Most attendees will stay at Hong Kong’s Four Seasons hotel, which is where the summit will be held, allowing authorities to manage them in a centralized way, according to the people. Deliberations about how the summit will proceed are ongoing and details may still change, they said.
The Hong Kong Monetary Authority said in a statement that the government has approved a set of infection control arrangements for the summit, which will facilitate the event and business activities. The office of Chief Executive John Lee didn’t immediately respond to emails seeking comment. A spokesman for the government information office directed queries to the HKMA.
About 200 participants from over 100 major global firms including banks, securities companies, asset managers, private equity and venture capital firms, hedge funds and insurers, are expected to attend the summit. Top executives attending include Goldman Sachs Group Inc. Chairman David Solomon, Blackstone Inc. President Jonathan Gray and Morgan Stanley Chief Executive Officer James Gorman.
Hong Kong has eased some of its strictest Covid curbs, including scrapping mandatory hotel quarantine entirely, in the lead-up to a series of events aimed at reviving the city’s global reputation. The changes had fueled speculation that the hub could go one step further and remove the three days of restrictions for new arrivals that prevents them from going to bars or eating at restaurants while permitting them to take public transport and go to work.

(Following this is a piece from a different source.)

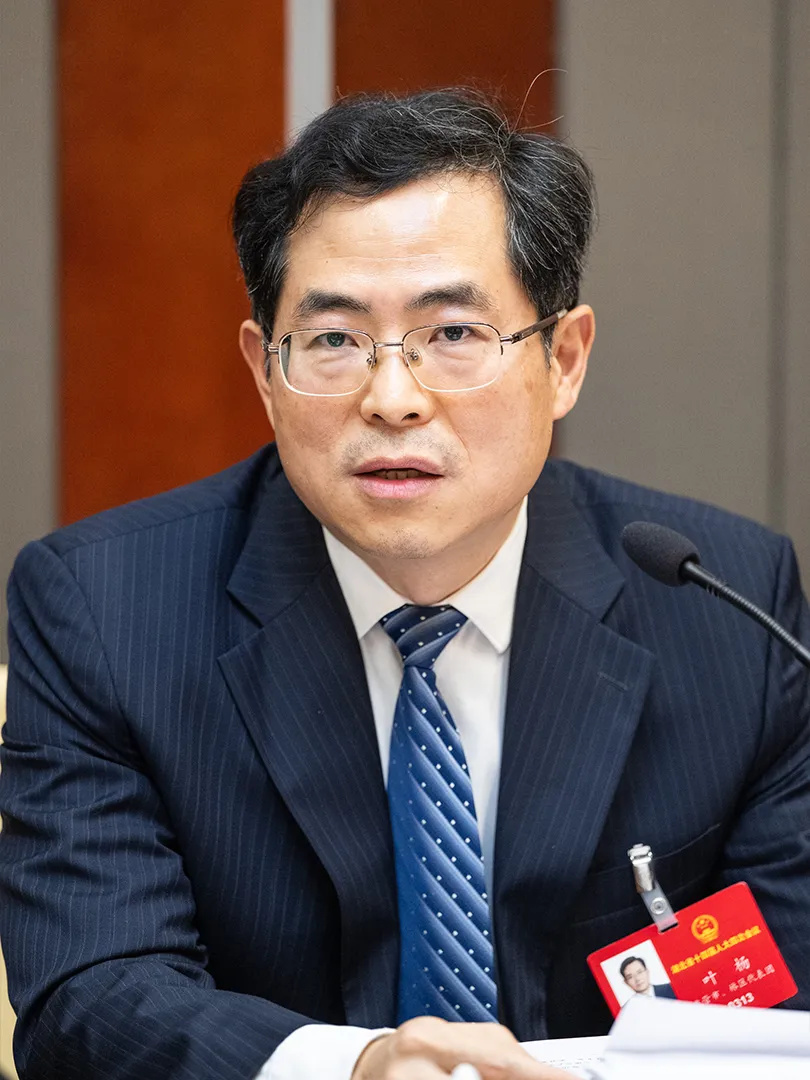 鄂A、鄂B、鄂GKJLMRN重大任务！(图9)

That optimism has been tempered by a more cautious note struck by officials as the daily case tally edges higher. Chief Executive Lee on Wednesday reaffirmed his plan to ease virus measures in an orderly manner to avoid “backtracking,” while stressing the city’s reopening efforts can’t pose a risk to mainland China, which still adheres to a Covid Zero policy even as the rest of the world lives with the virus.

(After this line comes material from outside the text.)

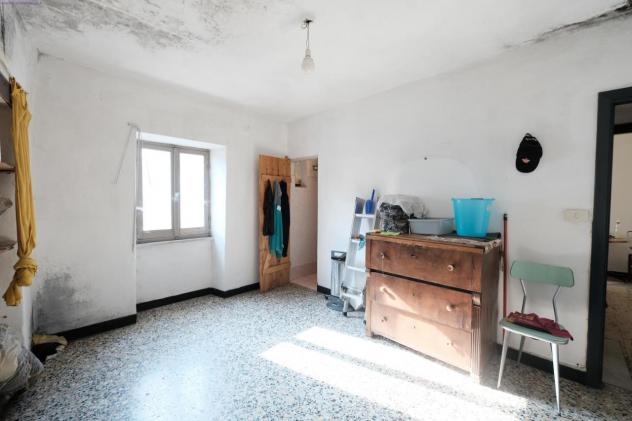 Porzione di casa in vendita a Mioglia - Foto 10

The financial summit’s participants may be granted exemptions from the three-day restriction in order to attend specific events or venues, like restaurants at the Four Seasons, according to the people. All attendees must take part in the city’s PCR testing regimen, though there’s room for discussion about how many tests they will need to take, the people said.
The summit is aimed at conveying to the global financial community that Hong Kong is open for business after almost three years of Covid curbs that battered the economy and sparked a brain drain. But the number of rules still in place, as well as the need for exemptions for attendees, underscores how far the city has fallen behind other financial centers, especially regional rival Singapore.